The Method and PK's Mental Model of Politics

PK is not a revolutionary. Revolutions, he says, can topple governments but rarely transform societies. His project is to do the harder thing: to change society itself.

He takes inspiration from Gandhi. Gandhi was less a freedom fighter in the narrow sense of someone fighting to expel the British and more a social reformer with complex, sometimes flawed, ideas about economics and nation-building. His central pursuit was moral: persuading people to become better versions of themselves—less bound by caste, greed, and fear.

PK’s mission echoes that impulse, though in a modern key. His appeal is not to saintliness but to citizenship. He wants people to become better citizens by becoming more demanding voters.
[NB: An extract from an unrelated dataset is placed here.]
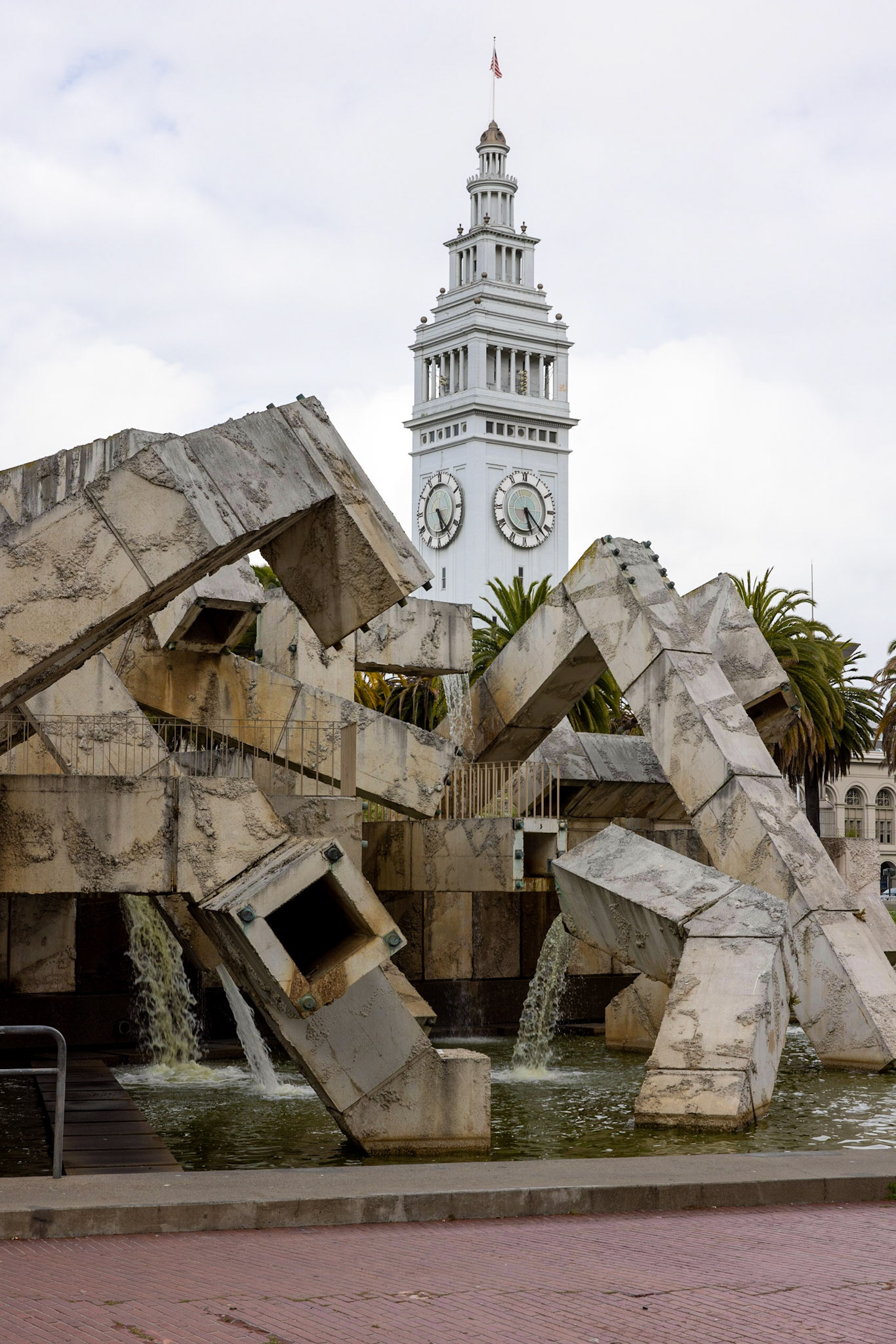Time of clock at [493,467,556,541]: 5:22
At every stop, his message is simple: politicians deliver on what they promise, and what they promise reflects the equilibrium between voter demand and party competition. The BJP promised the Ram temple in Ayodhya, and it delivered. If JD (U) promised electricity, people got that. What they have not demanded, he says, are good schools and secure jobs for their children. Until voters insist on those, politics will remain trapped in the exchange of small favors for large hopes.
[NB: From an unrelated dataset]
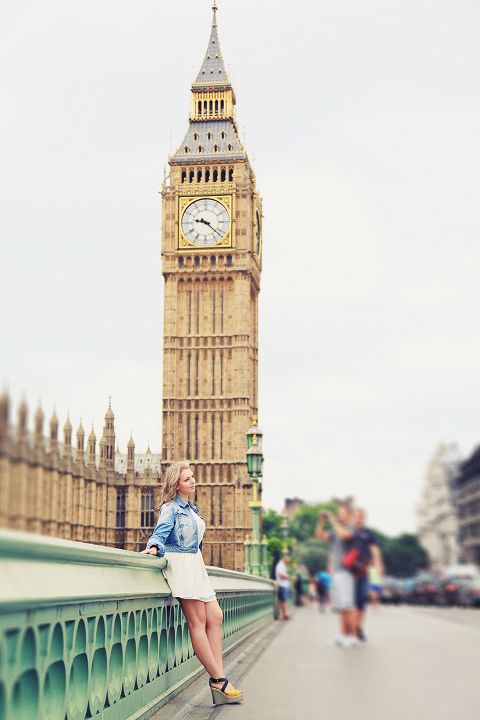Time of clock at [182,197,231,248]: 9:21
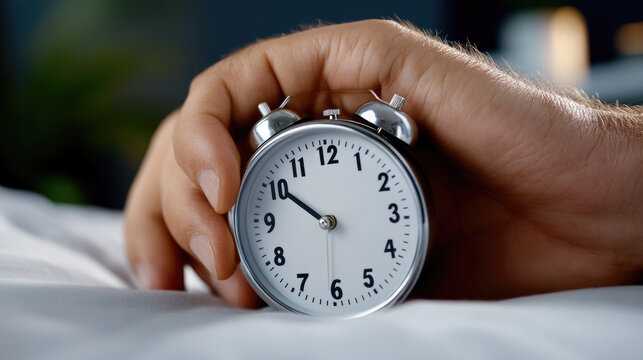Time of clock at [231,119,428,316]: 9:50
This is the demand-side of his theory. Alongside this sits a supply-side intervention. He argues that citizens cannot make better choices if they have no good alternatives (there is some unstated story of capture here). His answer is Jan Suraaj, a political party designed to be a credible option rather than just a protest. Its structure aims for internal democracy and meritocracy—local leaders selected for competence, not lineage or patronage. Each unit is meant to stay rooted in the problems of its village or block, so that political organization and problem-solving are directly linked.

What Others Can Learn

Most political campaigns today operate on a narrow, election-focused logic: identify persuadable voters, target them cheaply, and move on. The harder and more expensive work—of shaping how people think about politics itself—has been largely abandoned. PK’s project challenges that default. It treats persuasion not as a marginal add-on but as the core of democratic renewal.
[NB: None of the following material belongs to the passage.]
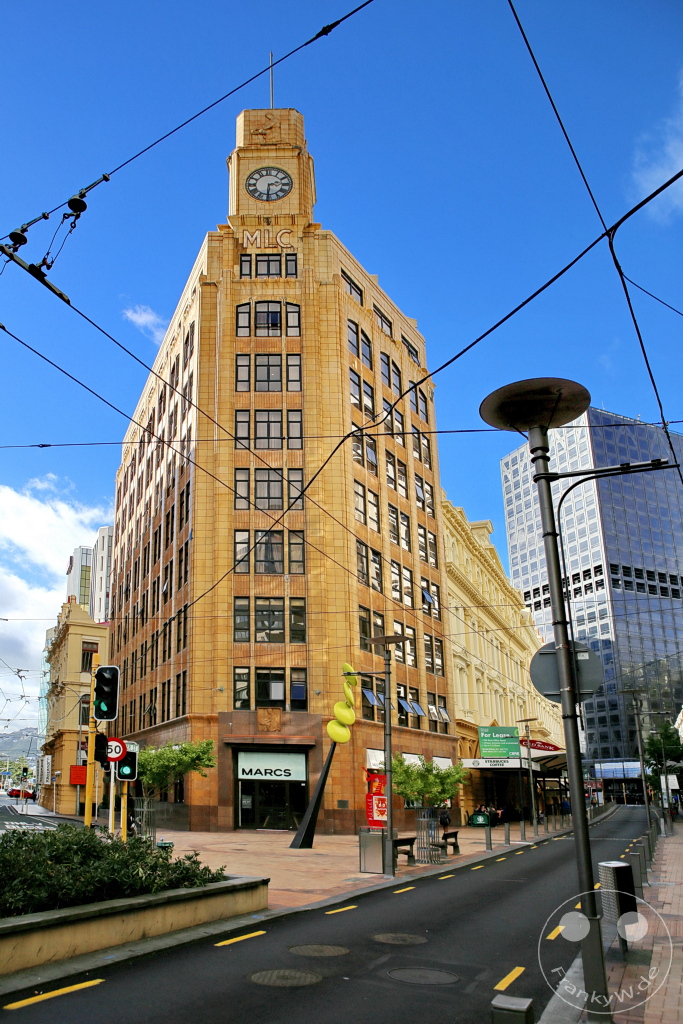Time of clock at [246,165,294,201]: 2:30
The problem, as he sees it, is collective. Parties and candidates all benefit from a more informed and aspirational electorate, but none can justify the upfront cost of creating one. It is a kind of political tragedy of the commons. Everyone free-rides on the same shallow pool of civic understanding. PK’s campaign is an attempt to deepen that pool through scale and patience—village by village, voter by voter.

His method suggests what others might do differently: invest in civic demand, not just electoral arithmetic; build organizations that talk about first principles, not just last-mile delivery; and remember that the most durable political advantage comes from teaching people what to want, not only how to vote.